• _Consigne A_
Citez textuellement le passage du texte sur le père et la famille, en commençant par « Il y a deux » et en allant jusqu'à « tomber dans l’oubli. ».

• _Extrait de page_
Mon père était de cette génération de taciturnes qui montraient peu leurs émotions, et les exprimaient encore moins. Le silence, établi entre nous depuis longtemps, avait peu à peu construit un sorte de mur qui ne laissait passer que des banalités. À moi de les décoder et d’y répondre de mon mieux. Je pense qu’on s’aimait malgré tout, chacun à sa manière. Faut dire que de mon côté je n’ai jamais eu ce qu’on appelle le sens de la famille. J’imagine qu’il devait avoir autant de mal à me comprendre que j’en ai.

 

Il y a deux familles, celle du sang et celle de l’esprit. Il semble que j’aie plus d’affinités avec la seconde, quoique le doute n’est jamais bien loin. Dédé était un membre de la famille, celle des artistes, des passionnés, des amoureux, des libres-penseurs. Et aussi des indépendantistes. Nous sommes d’une génération qui a vécu beaucoup de déceptions. Trop. Certains n’ont pas supporté, quelques-uns attendent toujours. Les autres se sont fait une raison. Tous et toutes nous finiront par tomber dans l’oubli.

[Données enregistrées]
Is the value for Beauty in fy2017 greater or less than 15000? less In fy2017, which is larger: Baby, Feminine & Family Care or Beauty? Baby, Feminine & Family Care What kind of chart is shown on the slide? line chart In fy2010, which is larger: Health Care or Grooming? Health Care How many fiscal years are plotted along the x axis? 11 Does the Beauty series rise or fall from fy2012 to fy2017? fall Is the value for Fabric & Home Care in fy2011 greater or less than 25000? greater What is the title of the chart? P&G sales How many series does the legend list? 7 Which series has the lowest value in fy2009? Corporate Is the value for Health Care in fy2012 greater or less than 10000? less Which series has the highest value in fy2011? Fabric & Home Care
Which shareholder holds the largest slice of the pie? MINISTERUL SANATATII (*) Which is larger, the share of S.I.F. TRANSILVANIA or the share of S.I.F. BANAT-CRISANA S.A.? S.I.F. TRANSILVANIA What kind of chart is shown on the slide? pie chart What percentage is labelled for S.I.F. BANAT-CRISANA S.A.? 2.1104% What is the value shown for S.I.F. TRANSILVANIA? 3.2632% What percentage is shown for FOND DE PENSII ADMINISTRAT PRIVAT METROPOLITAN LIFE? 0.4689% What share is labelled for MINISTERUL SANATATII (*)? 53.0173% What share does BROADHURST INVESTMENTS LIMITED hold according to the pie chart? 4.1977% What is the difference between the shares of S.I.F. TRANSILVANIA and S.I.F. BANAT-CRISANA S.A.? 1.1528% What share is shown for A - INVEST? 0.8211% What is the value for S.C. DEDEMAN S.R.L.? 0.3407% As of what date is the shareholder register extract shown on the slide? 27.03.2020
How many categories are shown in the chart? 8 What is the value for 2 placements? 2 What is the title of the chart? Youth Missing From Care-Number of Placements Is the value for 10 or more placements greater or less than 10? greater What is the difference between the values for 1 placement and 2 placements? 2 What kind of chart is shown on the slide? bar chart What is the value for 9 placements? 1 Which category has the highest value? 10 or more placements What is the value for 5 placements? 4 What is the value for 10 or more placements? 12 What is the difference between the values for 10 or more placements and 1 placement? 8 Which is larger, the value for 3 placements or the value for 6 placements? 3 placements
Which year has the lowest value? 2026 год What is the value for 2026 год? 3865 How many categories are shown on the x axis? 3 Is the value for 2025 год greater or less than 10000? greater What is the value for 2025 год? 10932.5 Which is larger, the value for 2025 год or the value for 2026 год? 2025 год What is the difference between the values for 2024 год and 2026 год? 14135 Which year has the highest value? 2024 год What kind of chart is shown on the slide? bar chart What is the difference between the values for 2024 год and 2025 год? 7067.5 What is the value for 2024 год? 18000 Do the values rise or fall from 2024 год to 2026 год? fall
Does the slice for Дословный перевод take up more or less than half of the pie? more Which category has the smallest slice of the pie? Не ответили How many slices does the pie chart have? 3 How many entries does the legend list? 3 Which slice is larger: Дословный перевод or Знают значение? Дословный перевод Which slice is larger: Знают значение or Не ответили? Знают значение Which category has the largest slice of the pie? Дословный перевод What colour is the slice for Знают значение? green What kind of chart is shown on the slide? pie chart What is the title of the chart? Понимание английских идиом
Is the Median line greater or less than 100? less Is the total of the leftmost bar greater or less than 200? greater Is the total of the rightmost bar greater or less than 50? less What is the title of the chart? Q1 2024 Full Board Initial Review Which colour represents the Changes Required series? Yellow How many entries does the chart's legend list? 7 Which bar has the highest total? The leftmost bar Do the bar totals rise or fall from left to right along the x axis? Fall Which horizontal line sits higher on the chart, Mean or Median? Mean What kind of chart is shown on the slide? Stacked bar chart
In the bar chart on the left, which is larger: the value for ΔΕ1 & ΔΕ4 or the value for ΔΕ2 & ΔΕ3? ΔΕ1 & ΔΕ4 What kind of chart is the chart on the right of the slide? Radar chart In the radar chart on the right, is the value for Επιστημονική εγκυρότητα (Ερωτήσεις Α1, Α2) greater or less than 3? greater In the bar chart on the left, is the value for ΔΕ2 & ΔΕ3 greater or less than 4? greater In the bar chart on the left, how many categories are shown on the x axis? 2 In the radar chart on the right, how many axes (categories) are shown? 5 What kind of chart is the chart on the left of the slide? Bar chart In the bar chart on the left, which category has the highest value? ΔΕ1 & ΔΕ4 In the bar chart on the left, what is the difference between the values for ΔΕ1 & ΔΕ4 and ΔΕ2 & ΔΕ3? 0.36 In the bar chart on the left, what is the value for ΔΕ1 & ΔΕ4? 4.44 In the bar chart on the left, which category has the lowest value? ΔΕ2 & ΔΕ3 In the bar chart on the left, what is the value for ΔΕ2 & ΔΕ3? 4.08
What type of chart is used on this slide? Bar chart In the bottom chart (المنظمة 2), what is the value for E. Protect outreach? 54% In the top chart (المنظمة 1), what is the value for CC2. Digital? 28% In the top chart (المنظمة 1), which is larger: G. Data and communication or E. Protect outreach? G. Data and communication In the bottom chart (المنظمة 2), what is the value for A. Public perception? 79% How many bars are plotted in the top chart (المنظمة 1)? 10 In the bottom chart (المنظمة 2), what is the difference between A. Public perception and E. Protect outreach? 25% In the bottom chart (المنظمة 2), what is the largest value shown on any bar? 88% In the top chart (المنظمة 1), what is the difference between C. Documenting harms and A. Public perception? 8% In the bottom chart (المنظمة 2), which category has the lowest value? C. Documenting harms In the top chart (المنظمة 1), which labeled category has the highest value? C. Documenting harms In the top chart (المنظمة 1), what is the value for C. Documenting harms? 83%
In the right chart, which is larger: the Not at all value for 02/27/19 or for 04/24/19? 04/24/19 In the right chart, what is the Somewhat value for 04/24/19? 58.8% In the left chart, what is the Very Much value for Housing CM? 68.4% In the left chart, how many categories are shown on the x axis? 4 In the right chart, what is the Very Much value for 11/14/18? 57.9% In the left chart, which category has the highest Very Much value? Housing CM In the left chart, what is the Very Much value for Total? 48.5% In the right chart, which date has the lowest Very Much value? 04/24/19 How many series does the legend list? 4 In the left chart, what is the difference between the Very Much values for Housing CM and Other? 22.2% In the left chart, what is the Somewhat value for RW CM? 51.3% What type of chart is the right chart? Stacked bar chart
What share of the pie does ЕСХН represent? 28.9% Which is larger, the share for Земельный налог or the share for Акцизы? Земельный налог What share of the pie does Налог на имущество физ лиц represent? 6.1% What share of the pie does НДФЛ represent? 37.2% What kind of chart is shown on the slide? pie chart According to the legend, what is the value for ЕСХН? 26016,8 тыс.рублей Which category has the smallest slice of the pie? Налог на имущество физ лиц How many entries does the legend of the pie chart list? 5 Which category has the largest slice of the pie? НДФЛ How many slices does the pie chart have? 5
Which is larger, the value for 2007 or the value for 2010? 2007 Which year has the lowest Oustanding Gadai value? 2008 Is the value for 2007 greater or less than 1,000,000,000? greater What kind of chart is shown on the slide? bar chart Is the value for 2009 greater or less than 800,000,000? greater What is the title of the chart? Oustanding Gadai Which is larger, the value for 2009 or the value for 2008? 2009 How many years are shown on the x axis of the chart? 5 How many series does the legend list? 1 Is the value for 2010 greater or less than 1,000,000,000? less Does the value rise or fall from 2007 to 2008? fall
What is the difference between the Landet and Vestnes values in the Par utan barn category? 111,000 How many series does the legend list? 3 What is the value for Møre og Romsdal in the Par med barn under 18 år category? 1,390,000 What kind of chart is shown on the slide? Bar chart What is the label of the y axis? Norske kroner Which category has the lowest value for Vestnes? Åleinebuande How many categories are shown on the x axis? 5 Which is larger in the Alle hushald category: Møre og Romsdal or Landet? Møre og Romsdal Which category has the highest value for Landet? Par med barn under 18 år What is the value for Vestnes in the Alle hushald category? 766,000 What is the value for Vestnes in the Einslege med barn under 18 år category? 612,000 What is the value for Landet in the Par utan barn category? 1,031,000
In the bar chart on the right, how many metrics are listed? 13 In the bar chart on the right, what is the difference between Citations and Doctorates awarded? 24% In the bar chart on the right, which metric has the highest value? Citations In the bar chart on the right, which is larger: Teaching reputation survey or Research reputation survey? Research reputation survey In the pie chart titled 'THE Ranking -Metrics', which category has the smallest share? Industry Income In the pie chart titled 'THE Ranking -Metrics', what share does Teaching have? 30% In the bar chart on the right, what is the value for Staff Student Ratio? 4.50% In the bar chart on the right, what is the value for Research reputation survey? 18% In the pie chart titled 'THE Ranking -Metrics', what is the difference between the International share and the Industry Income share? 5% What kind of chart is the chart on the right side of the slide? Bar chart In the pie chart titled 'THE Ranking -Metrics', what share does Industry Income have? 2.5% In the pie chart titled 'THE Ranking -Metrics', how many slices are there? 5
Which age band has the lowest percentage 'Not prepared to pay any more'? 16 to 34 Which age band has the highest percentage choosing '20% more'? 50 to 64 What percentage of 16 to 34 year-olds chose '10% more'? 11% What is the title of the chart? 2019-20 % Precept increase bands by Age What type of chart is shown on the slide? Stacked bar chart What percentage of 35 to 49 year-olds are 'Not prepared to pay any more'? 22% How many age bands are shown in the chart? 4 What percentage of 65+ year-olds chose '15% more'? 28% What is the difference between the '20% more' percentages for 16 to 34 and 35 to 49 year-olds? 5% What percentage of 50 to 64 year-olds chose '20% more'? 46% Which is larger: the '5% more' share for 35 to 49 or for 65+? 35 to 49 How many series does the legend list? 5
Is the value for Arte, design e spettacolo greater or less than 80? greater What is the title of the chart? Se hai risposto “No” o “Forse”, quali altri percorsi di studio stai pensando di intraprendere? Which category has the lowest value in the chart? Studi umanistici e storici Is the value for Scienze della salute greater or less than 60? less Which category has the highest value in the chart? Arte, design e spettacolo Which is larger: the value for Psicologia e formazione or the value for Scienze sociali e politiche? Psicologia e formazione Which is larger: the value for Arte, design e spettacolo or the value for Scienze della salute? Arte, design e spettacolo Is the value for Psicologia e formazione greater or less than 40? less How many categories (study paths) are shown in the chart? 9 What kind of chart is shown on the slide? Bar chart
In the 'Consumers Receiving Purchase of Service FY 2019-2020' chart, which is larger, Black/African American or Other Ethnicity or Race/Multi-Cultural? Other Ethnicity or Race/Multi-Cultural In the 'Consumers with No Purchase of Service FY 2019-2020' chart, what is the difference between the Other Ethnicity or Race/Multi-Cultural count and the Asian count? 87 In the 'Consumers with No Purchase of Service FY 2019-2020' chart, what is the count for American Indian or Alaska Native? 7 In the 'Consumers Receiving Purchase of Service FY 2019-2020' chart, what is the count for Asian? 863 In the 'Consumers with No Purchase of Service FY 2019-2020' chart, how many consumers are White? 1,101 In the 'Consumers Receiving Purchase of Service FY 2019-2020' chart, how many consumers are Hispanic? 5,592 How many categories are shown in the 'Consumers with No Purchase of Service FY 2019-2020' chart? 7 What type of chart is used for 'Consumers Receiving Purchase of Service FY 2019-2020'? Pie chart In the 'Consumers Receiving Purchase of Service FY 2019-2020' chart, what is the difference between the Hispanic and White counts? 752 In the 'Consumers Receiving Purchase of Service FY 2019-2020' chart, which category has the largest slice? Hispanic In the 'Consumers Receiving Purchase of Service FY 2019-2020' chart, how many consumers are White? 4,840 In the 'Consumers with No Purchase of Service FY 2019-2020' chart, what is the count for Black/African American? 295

• _Consigne B_
Montrez chaque ligne des enregistrements où figure le mot « ответили ».

• _Résultat attendu A_
Il y a deux familles, celle du sang et celle de l’esprit. Il semble que j’aie plus d’affinités avec la seconde, quoique le doute n’est jamais bien loin. Dédé était un membre de la famille, celle des artistes, des passionnés, des amoureux, des libres-penseurs. Et aussi des indépendantistes. Nous sommes d’une génération qui a vécu beaucoup de déceptions. Trop. Certains n’ont pas supporté, quelques-uns attendent toujours. Les autres se sont fait une raison. Tous et toutes nous finiront par tomber dans l’oubli.

• _Résultat attendu B_
Does the slice for Дословный перевод take up more or less than half of the pie? more Which category has the smallest slice of the pie? Не ответили How many slices does the pie chart have? 3 How many entries does the legend list? 3 Which slice is larger: Дословный перевод or Знают значение? Дословный перевод Which slice is larger: Знают значение or Не ответили? Знают значение Which category has the largest slice of the pie? Дословный перевод What colour is the slice for Знают значение? green What kind of chart is shown on the slide? pie chart What is the title of the chart? Понимание английских идиом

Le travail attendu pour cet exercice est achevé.